The most important thing in the fight against Bank cards fraud is an effective interaction of all participants of the payment system.

For example, the interaction of the Issuer and the acquirer - the joint work of the rapid sending and handling of request to each other, as well as providing information for internal investigations.

The interaction between the cardholder and the Issuer. For example, do not become angry at employees of the Bank who contact You to confirm the transaction, this is for the safety of the card holder. In this case we are talking about fraud-monitoring of the issue.

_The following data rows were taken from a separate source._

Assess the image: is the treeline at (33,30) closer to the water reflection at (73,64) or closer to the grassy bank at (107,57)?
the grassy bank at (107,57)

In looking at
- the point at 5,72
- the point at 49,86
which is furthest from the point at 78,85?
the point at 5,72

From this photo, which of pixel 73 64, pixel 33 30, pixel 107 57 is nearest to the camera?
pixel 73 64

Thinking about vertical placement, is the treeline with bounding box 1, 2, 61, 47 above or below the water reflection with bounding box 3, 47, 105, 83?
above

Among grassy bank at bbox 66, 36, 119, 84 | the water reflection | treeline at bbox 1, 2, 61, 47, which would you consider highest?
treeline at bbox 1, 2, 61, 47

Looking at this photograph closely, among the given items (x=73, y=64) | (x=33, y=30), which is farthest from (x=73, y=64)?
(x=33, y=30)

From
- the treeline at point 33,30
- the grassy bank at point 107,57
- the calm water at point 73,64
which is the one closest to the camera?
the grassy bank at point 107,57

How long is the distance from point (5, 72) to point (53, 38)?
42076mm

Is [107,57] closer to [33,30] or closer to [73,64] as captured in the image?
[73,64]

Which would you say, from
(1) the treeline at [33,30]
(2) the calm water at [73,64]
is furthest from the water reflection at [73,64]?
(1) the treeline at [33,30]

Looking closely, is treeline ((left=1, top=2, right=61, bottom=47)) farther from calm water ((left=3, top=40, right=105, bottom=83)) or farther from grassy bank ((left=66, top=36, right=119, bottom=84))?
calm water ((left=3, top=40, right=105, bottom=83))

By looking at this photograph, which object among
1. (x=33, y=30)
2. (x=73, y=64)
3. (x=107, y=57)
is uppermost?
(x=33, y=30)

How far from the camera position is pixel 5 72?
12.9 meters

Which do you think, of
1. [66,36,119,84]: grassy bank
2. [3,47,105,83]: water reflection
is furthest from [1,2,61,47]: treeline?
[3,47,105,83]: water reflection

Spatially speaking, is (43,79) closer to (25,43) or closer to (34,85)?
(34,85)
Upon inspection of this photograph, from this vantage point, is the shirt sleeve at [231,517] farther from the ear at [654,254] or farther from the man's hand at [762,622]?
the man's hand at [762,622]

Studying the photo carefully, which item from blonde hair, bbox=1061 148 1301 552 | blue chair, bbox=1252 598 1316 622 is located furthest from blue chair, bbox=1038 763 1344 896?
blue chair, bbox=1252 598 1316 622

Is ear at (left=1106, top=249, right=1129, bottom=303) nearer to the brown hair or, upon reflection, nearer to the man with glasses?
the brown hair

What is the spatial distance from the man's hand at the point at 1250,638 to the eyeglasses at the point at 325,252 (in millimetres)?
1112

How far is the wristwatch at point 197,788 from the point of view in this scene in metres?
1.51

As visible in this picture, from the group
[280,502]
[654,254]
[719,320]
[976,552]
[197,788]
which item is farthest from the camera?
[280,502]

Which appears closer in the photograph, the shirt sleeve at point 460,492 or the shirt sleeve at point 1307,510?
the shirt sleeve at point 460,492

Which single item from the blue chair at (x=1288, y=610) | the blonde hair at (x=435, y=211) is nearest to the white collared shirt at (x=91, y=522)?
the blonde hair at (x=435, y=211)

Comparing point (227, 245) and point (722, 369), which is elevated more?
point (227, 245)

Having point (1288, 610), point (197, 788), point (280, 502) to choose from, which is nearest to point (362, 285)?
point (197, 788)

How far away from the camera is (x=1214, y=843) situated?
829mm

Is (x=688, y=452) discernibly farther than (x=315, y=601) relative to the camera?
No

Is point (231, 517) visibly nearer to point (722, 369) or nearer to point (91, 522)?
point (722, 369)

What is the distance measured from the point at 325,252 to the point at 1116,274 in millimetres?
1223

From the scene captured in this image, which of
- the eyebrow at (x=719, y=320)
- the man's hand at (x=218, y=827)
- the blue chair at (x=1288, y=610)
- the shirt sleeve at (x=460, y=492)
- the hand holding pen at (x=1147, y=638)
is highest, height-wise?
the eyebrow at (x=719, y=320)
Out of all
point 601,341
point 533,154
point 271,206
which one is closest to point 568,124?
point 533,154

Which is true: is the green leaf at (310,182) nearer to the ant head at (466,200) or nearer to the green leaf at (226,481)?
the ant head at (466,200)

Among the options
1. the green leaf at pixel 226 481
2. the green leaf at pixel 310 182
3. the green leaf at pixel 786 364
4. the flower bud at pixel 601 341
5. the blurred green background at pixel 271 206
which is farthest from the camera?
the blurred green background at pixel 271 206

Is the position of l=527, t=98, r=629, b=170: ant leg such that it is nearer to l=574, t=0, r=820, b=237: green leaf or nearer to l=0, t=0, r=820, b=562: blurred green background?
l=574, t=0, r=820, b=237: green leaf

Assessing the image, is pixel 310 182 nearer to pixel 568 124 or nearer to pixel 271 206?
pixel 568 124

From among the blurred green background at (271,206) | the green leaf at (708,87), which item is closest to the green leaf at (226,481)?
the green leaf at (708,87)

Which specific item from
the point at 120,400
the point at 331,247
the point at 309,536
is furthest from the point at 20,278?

The interaction between the acquirer and the retailer. Sample arrangement of the interaction: notification of the retailer (with the necessary recommendations for action) – taking an appropriate measure by retailers. If only ones the retailer ignores the recommendations of the acquirer, the probability of successful completion of fraudulent transactions is increased significantly.

Of course methods mentioned above are not all the anti-fraud measures, but only bases on which the policy of risk management in payment cards is developed. But even such basic methods are not always followed by the banks, retailers, and especially by cardholders. And with the improvement of technology there are new opportunities for fraud (fraud with Android pay and analogues, social engineering fraud etc). Therefore, at this moment it is extremely important for all process participant to have a fresh and reliable information, to prevent the spread of fraud, to interact with each other actively, and to follow the recommendations of professionals of fraud-monitoring.